TEMPE, Ariz. — Some Tempe residents are trying to put a stop to a proposed apartment complex in their neighborhood.

It would be located on Apache Boulevard near McClintock Road, where Gracie’s Thrift store sits now.

Adam Stacks shops there. “It helps a lot of people who are less fortunate,” Adam said. “But the people in the neighborhood believes there is crime do to the less fortunate.”

The store is surrounded by two neighborhoods who have recently received “historic” designations. Gracie’s is owned by Grace Community Church, which is working with the development company Gorman and Company to redevelop the site.

It wants to build a four-story “Gracie’s Village,” which would feature 50 apartments with retail space for the thrift store on the bottom level.

Phil Amorosi is chairman of Hudson Manor Neighborhood. He told KTAR that Gorman’s original plan called for a six-story building with 75 apartments, and that Gorman scaled back the project because of neighbors’ concerns. Amorosi thinks the proposed four-story building is still too big for the area.
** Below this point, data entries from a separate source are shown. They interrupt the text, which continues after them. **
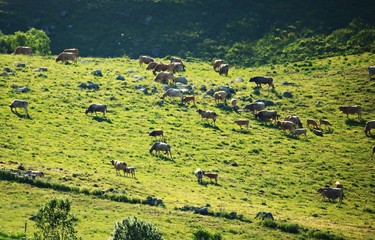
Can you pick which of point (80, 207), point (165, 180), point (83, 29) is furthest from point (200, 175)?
point (83, 29)

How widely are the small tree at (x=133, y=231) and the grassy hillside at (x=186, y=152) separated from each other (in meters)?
6.10

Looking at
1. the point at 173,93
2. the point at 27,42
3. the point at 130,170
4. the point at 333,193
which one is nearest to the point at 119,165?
the point at 130,170

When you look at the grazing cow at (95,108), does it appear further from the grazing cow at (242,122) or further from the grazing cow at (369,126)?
the grazing cow at (369,126)

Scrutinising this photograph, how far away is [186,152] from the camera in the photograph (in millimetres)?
55125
“When you have a four-story building, people can look down into those neighborhood’s backyards,” said Amorosi. “Their existing thrift store is 10,000 square feet. The building they want to build is 93,000 square feet on the same two-acre parcel. That is eight to nine times as big. You’re talking a huge, imposing building.”

Amorosi said the new complex would put 200 people living on a two-acre parcel of land, and that will cause problems for the neighborhood.

“You’re going to have increased traffic and increased noise,” said Amorosi. “Let’s at least give those neighbors a break when it’s up against them.”

He wants the Tempe City Council to reject the plan when it votes on the project May 31.

Amorosi said that the neighborhoods around the area have earned their “historic” designations and have done much to improve their communities. But driving around at least one of the neighborhoods directly behind Gracie’s, one can see that there’s still a lot that needs to be done.

Anti-Gracie’s Village signs in the front yards of several homes were difficult to read because of tall grass in yards haven’t been mowed.

Amorosi attributes the poor upkeep to homes being rented out to college students by out-of-state owners.

He said that since the historic designation was announced, more live-in owners have bought homes in the area and are starting to take better care of them.

As for Gracie’s Village, an attorney who represents Gorman and Company on the project did not return calls asking for comment.